In this project we are interested in using Generative Adversarial Networks (GANs) to do city-to-city image translation. GAN models such as Pix2Pix and CycleGAN have been used for similar image translation tasks, so we explore how to apply these models to city image translation.
There are countless cities around the world and many of them have characteristics so distinct that people can easily tell them apart; however, most cities are also structurally similar since they all have the same components such as buildings, transportation, and pedestrians. What seperate them from each other is usually the appearance of these components. In other words, cities share the same underlying semantic representation in a similar way as the images of horses and zebras or maps and satellite images.
It is nearly impossible to collect at scale images of 2 cities that are pair-wise pose-aligned. Therefore we decided to use CycleGAN to perform unpaired and unsupervised translation between cities. The 2 candidates we chose are Paris and Burano Island of Venice, the most colorful place in the world. They are ideal for this task because the two have very distinct building styles and more importantly, Venice has many canals in place of roads in a conventional city. It would be very interesting to see the tranlsation between roads and canals. We collected the data by scraping approximate 1500 images for each city from Flickr. Some interesting observations can be made from the results apart from changin the street to canal and vice versa. For example, it becomes increasingly obvious that Paris has way more trees than Burano as the network often adds trees going from Burano to Paris. In the other direction, trees are all turned into houses. We can also see that Paris has much taller buildings so the upper part of buildings are erased going from Paris to Burano. Likewise, buildings are grown taller going from Burano to Paris.
During experiment, we had some surprising foundings about CycleGAN. The network itself was trained on images of 128x128, but since the neural network is convolutional, we were able to apply it to images 256x256. The network, perhaps rather counter-intuitively, worked on 256x256 as well. The image at the top of this page is produced by running 256x256 photo through a CycleGAN trained on 128x128 photo.
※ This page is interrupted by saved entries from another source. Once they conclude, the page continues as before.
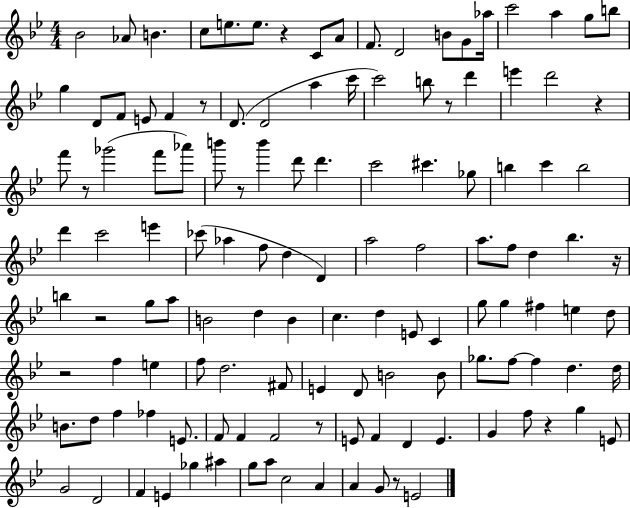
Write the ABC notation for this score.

X:1
T:Untitled
M:4/4
L:1/4
K:Bb
_B2 _A/2 B c/2 e/2 e/2 z C/2 A/2 F/2 D2 B/2 G/2 _a/4 c'2 a g/2 b/2 g D/2 F/2 E/2 F z/2 D/2 D2 a c'/4 c'2 b/2 z/2 d' e' d'2 z f'/2 z/2 _g'2 f'/2 _a'/2 b'/2 z/2 b' d'/2 d' c'2 ^c' _g/2 b c' b2 d' c'2 e' _c'/2 _a f/2 d D a2 f2 a/2 f/2 d _b z/4 b z2 g/2 a/2 B2 d B c d E/2 C g/2 g ^f e d/2 z2 f e f/2 d2 ^F/2 E D/2 B2 B/2 _g/2 f/2 f d d/4 B/2 d/2 f _f E/2 F/2 F F2 z/2 E/2 F D E G f/2 z g E/2 G2 D2 F E _g ^a g/2 a/2 c2 A A G/2 z/2 E2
This may imply that many features learned by CycleGAN is invariant to scales which may explains why it excels at translating textures but has a hard time morphing shapes.
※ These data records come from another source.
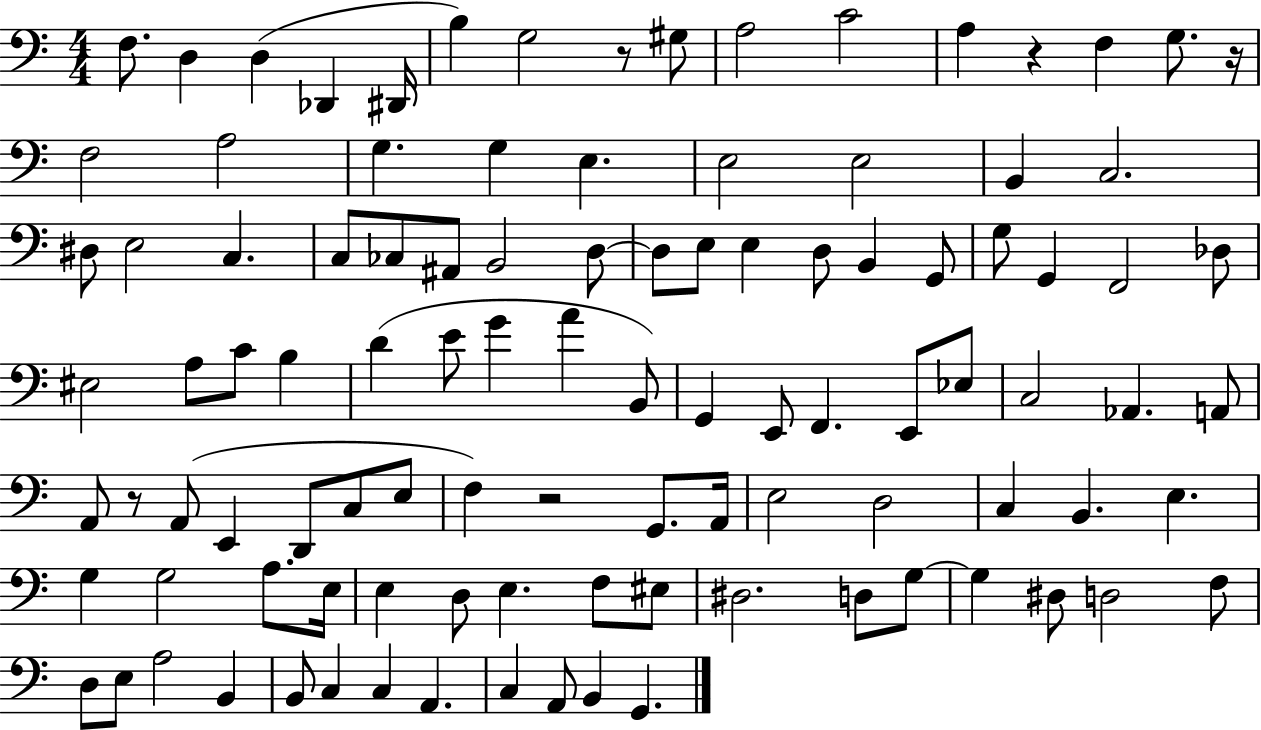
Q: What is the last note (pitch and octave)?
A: G2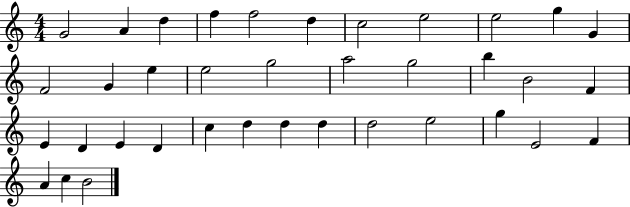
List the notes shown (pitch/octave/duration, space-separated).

G4/h A4/q D5/q F5/q F5/h D5/q C5/h E5/h E5/h G5/q G4/q F4/h G4/q E5/q E5/h G5/h A5/h G5/h B5/q B4/h F4/q E4/q D4/q E4/q D4/q C5/q D5/q D5/q D5/q D5/h E5/h G5/q E4/h F4/q A4/q C5/q B4/h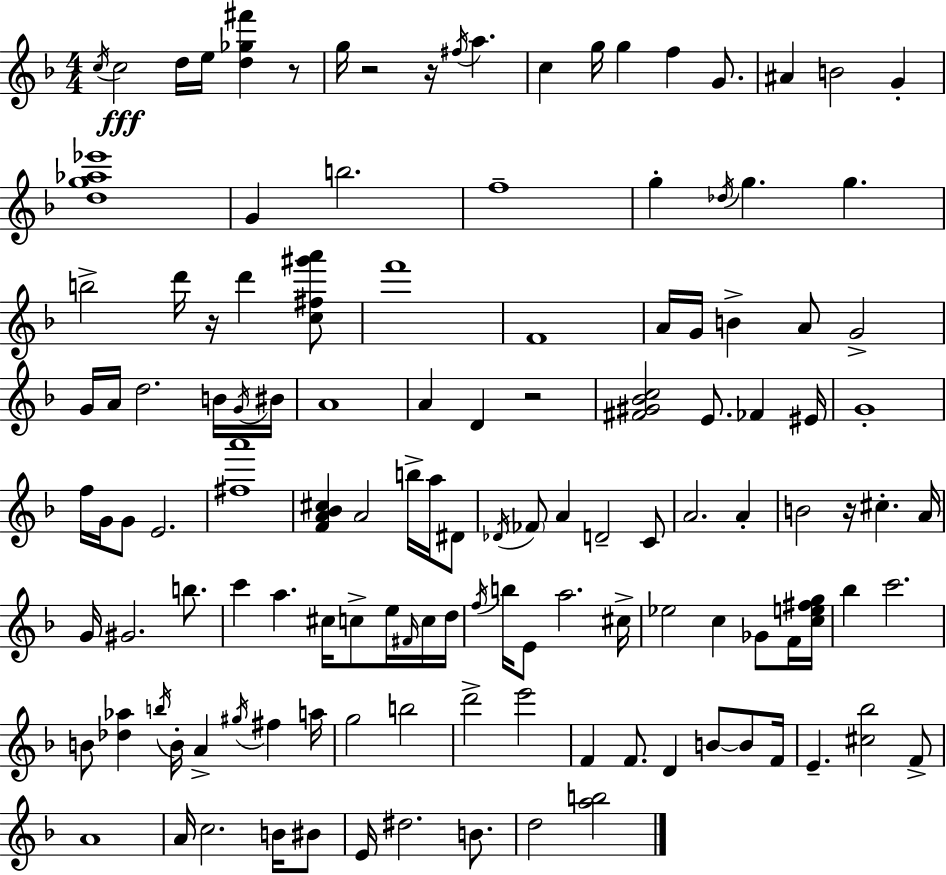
X:1
T:Untitled
M:4/4
L:1/4
K:F
c/4 c2 d/4 e/4 [d_g^f'] z/2 g/4 z2 z/4 ^f/4 a c g/4 g f G/2 ^A B2 G [dg_a_e']4 G b2 f4 g _d/4 g g b2 d'/4 z/4 d' [c^f^g'a']/2 f'4 F4 A/4 G/4 B A/2 G2 G/4 A/4 d2 B/4 G/4 ^B/4 A4 A D z2 [^F^G_Bc]2 E/2 _F ^E/4 G4 f/4 G/4 G/2 E2 [^fa']4 [FA_B^c] A2 b/4 a/4 ^D/2 _D/4 _F/2 A D2 C/2 A2 A B2 z/4 ^c A/4 G/4 ^G2 b/2 c' a ^c/4 c/2 e/4 ^F/4 c/4 d/4 f/4 b/4 E/2 a2 ^c/4 _e2 c _G/2 F/4 [ce^fg]/4 _b c'2 B/2 [_d_a] b/4 B/4 A ^g/4 ^f a/4 g2 b2 d'2 e'2 F F/2 D B/2 B/2 F/4 E [^c_b]2 F/2 A4 A/4 c2 B/4 ^B/2 E/4 ^d2 B/2 d2 [ab]2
Google Street View panoramas include depth maps which gives us a depth value for each image. We became interested in using GANs to translate from depth maps to RGB images, using this Street View data. By applying these learned models to depth maps from a different city, we could then achieve the city-to-city image translation goal.
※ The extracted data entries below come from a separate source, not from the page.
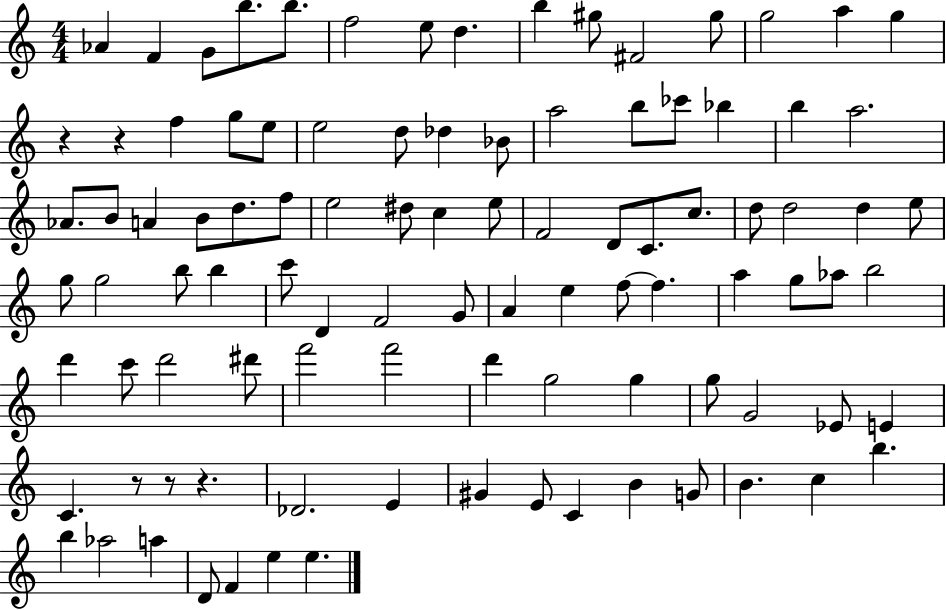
Ab4/q F4/q G4/e B5/e. B5/e. F5/h E5/e D5/q. B5/q G#5/e F#4/h G#5/e G5/h A5/q G5/q R/q R/q F5/q G5/e E5/e E5/h D5/e Db5/q Bb4/e A5/h B5/e CES6/e Bb5/q B5/q A5/h. Ab4/e. B4/e A4/q B4/e D5/e. F5/e E5/h D#5/e C5/q E5/e F4/h D4/e C4/e. C5/e. D5/e D5/h D5/q E5/e G5/e G5/h B5/e B5/q C6/e D4/q F4/h G4/e A4/q E5/q F5/e F5/q. A5/q G5/e Ab5/e B5/h D6/q C6/e D6/h D#6/e F6/h F6/h D6/q G5/h G5/q G5/e G4/h Eb4/e E4/q C4/q. R/e R/e R/q. Db4/h. E4/q G#4/q E4/e C4/q B4/q G4/e B4/q. C5/q B5/q. B5/q Ab5/h A5/q D4/e F4/q E5/q E5/q.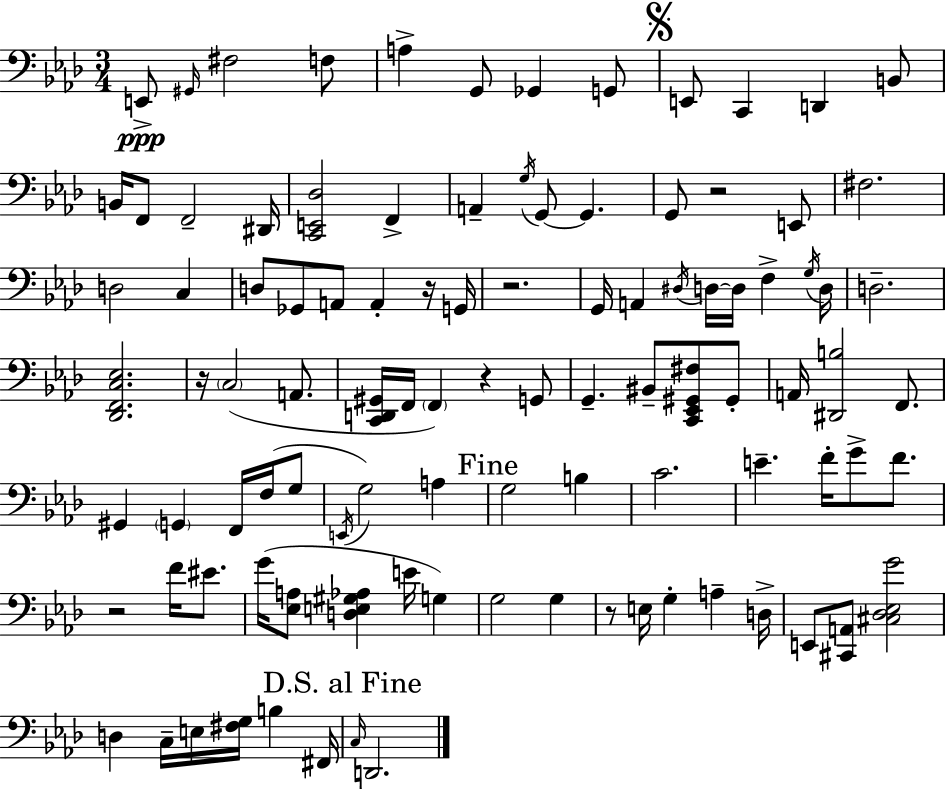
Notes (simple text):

E2/e G#2/s F#3/h F3/e A3/q G2/e Gb2/q G2/e E2/e C2/q D2/q B2/e B2/s F2/e F2/h D#2/s [C2,E2,Db3]/h F2/q A2/q G3/s G2/e G2/q. G2/e R/h E2/e F#3/h. D3/h C3/q D3/e Gb2/e A2/e A2/q R/s G2/s R/h. G2/s A2/q D#3/s D3/s D3/s F3/q G3/s D3/s D3/h. [Db2,F2,C3,Eb3]/h. R/s C3/h A2/e. [C2,D2,G#2]/s F2/s F2/q R/q G2/e G2/q. BIS2/e [C2,Eb2,G#2,F#3]/e G#2/e A2/s [D#2,B3]/h F2/e. G#2/q G2/q F2/s F3/s G3/e E2/s G3/h A3/q G3/h B3/q C4/h. E4/q. F4/s G4/e F4/e. R/h F4/s EIS4/e. G4/s [Eb3,A3]/e [D3,E3,G#3,Ab3]/q E4/s G3/q G3/h G3/q R/e E3/s G3/q A3/q D3/s E2/e [C#2,A2]/e [C#3,Db3,Eb3,G4]/h D3/q C3/s E3/s [F#3,G3]/s B3/q F#2/s C3/s D2/h.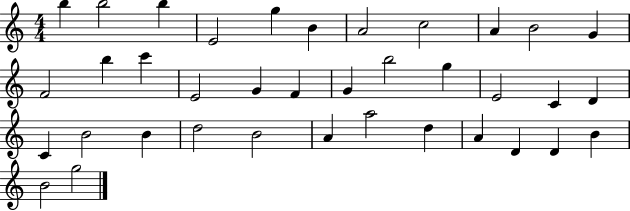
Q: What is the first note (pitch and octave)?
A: B5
Modifying some existing scraping tools, we implemented a scraper to densely sample these panoramas and depth maps in a certain region. The scraper starts from a central latitude and longitude position and then does a depth first search (each panorama can be linked to its neighboring panoramas).
After scraping thousands of panoramas from Paris and Manhattan, we tried to train GANs directly on the spherical panoramas, but this did not produce great results. Instead, we created projected views by projecting the spherical panorama to a cube map. We then trained a Pix2Pix model on the projected images. Example test results of our trained models are shown below:
Using the Street View data, we also trained a model in the other direction for each city, taking input RGB data and producing depth maps. Then we can do city image translation with the following process: take an image from City A, producing a depth map using our RGB->depth model trained on City A, and then feeding that depth map to our depth->RGB model trained in City B.
Although each model is trained with depth maps, the final combined model does not require depth input and performs city image translation with RGB data only. Example test results of our trained models are shown above.